La causa di non punibilità ex art. 131-bis c.p., inserita nell’ambito delle determinazioni che il giudice assume in relazione alla pena, presuppone – oltre ad una serie di requisiti di natura soggettiva riassumibili nella non abitualità della condotta – un reato perfezionato in tutti i suoi elementi costitutivi, ma immeritevole di pena, e dunque postula che la condotta, pur connotata da offensività, sia particolarmente esigua, la quale, dunque, pur all’interno del perimetro della tipicità, si pone in un gradino più basso rispetto alla valutazione della “lieve entità” del fatto, considerata dal D.P.R. n. 309 del 1990, art. 73, comma 5.

Questa Corte, del resto, ha già affermato il principio, che il Collegio condivise, secondo cui, in tema di stupefacenti, la fattispecie di lieve entità di cui al D.P.R. 9 ottobre 1990, n. 309, art. 73, comma 5 e la causa di non punibilità per particolare tenuità del fatto ex art. 131-bis c.p., sono fattispecie strutturalmente e teleologicamente non coincidenti, atteso che, mentre ai fini della concedibilità della prima il giudice é tenuto a valutare i mezzi, le modalità e le circostanze dell’azione nonché la quantità e la qualità delle sostanze stupefacenti oggetto della condotta criminosa, ai fini del riconoscimento della causa di non punibilità devono essere considerate le modalità della condotta, il grado di colpevolezza da esse desumibile e l’entità del danno o del pericolo ed altresì il carattere non abituale della condotta (Sez. 4, n. 48758 del 15/07/2016, dep. 17/11/2016, Giustolisi, Rv. 268258).
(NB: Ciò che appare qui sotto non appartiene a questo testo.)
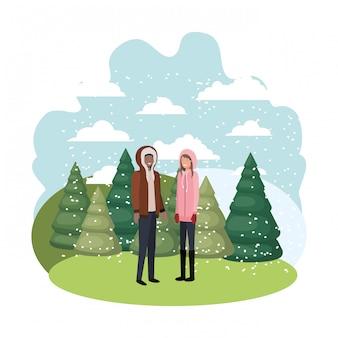 Пара с зимней одеждой и символом персонажа зимней сосны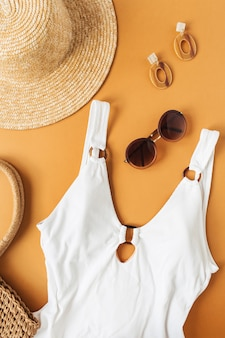 Sommermodekonzept mit badeanzug für frauen und accessoires auf ingweroberfläche Premium Fotos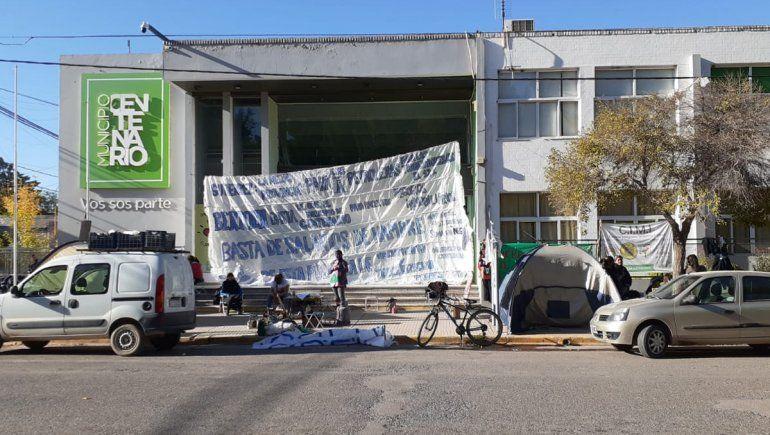Municipales de Centenario acampan por una mejora salarial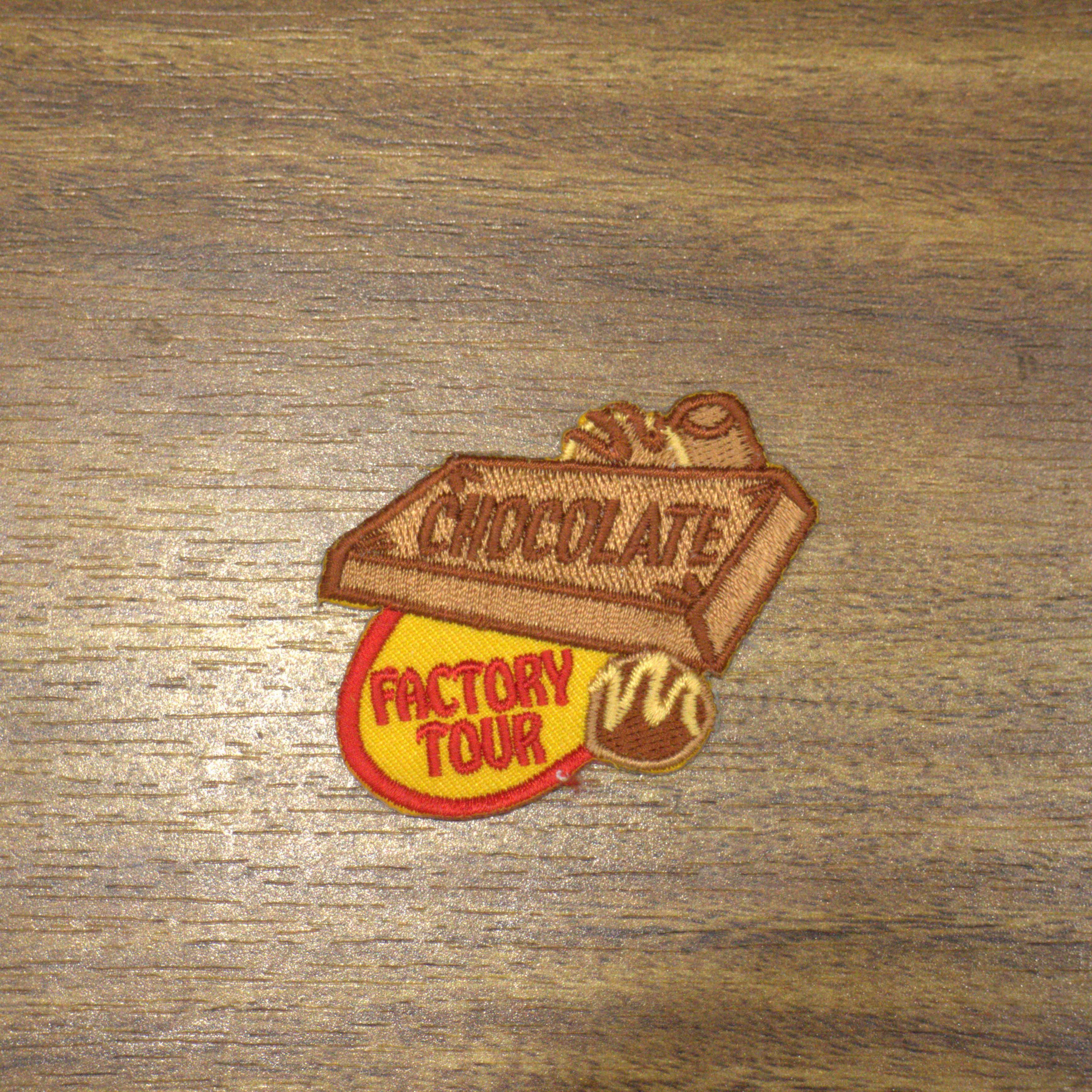 Remendo personalizado do bordado-etiqueta de nome embroidred personalizada j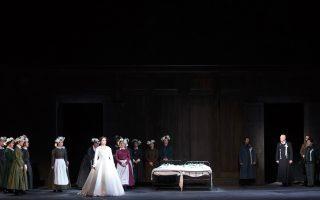 Η μελωδική αρχή της γ΄ πράξης στον «Λόενγκριν» φέρνει αντιμέτωπους την Ελζα (Γιολάνα Φογκάσοβα) και τον Λόενγκριν (Πίτερ Ουέντ). Η παραγωγή της ΕΛΣ προέρχεται από την Οπερα της Ουαλλίας.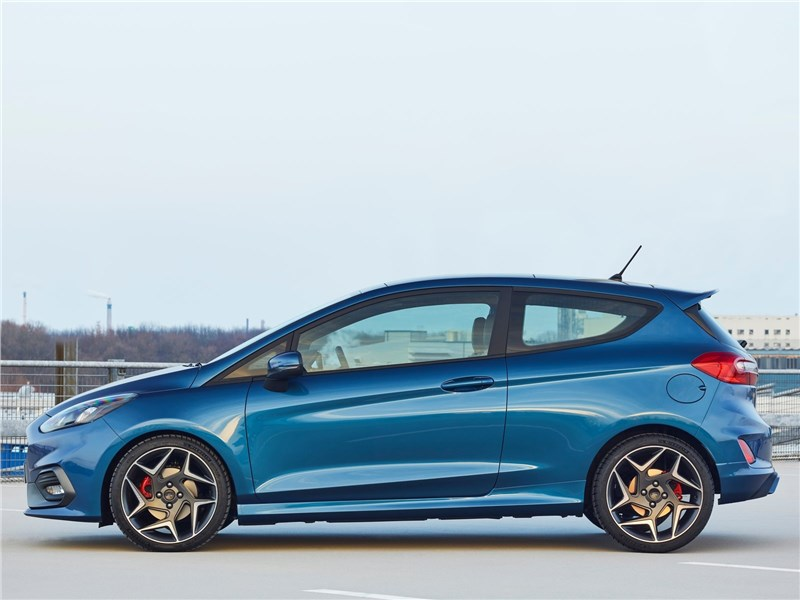 Ford Fiesta ST 2018 вид сбоку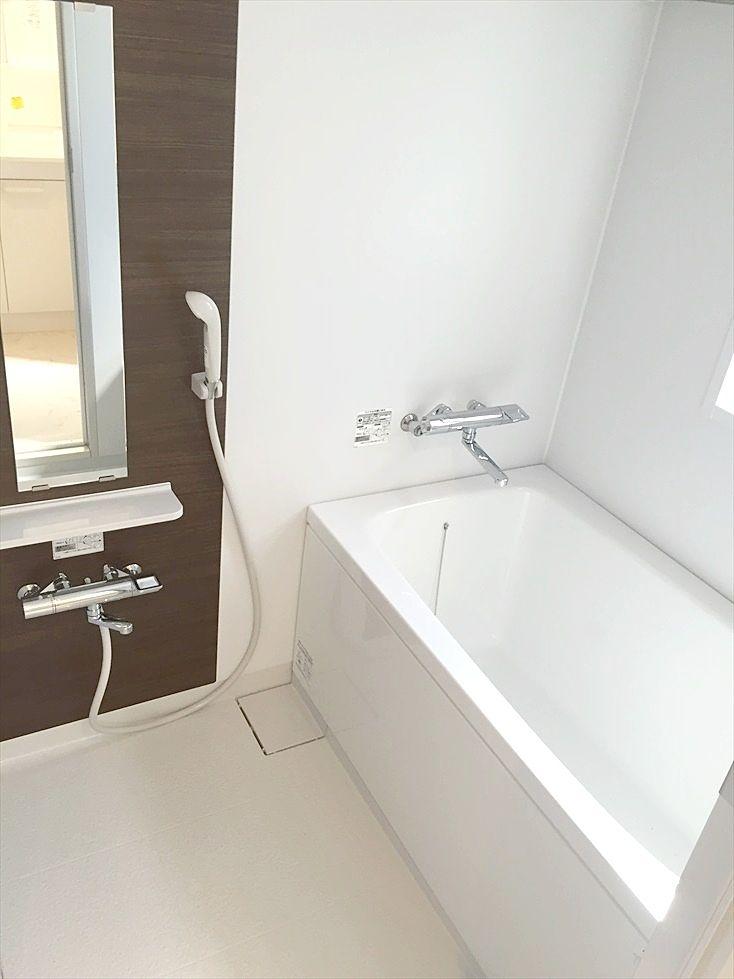 ラ・パーチェ池袋302号室のお風呂は窓があり湿気がこもりません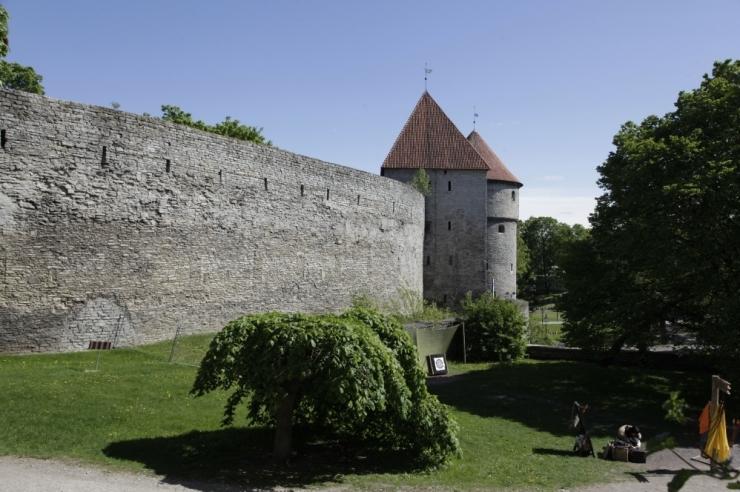 Tallinna müüritornide juures saab muusikat nautida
  1. Il secondo motivo é inammissibile.

3.1. Va osservato che la graduazione della pena rientra nella discrezionalità del giudice di merito, che la esercita in aderenza ai principi enunciati negli artt. 132 e 133 c.p.; non. é perciò consentita la censura che, nel giudizio di cassazione, miri ad una nuova valutazione della congruità della pena la cui determinazione non sia frutto di mero arbitrio o di ragionamento illogico e sia sorretta da sufficiente motivazione. Peraltro, l’impegno motivazionale da parte del giudice é direttamente proporzionale all’entità della pena inflitta: quanto più il giudice intenda discostarsi dal minimo edittale, tanto più ha il dovere di dare ragione del corretto esercizio del proprio potere discrezionale, indicando specificamente, fra i criteri oggettivi e soggettivi enunciati dall’art. 133 c.p., quelli ritenuti rilevanti ai fini di tale giudizio. (Sez. 6, n. 35346 del 12/06/2008 – dep. 15/09/2008, Bonarrigo e altri, Rv. 241189). Di conseguenza, nell’ipotesi in cui la determinazione della pena non si discosti eccessivamente dai minimi edittali, il giudice ottempera all’obbligo motivazionale di cui all’art. 125 c.p.p., comma 3, anche ove adoperi espressioni come “pena congrua”, “pena equa”, “congruo aumento”, ovvero si richiami alla gravità del reato o alla personalità del reo (Sez. 3, n. 33773 del 29/05/2007 – dep. 03/09/2007, Ruggieri, Rv. 237402).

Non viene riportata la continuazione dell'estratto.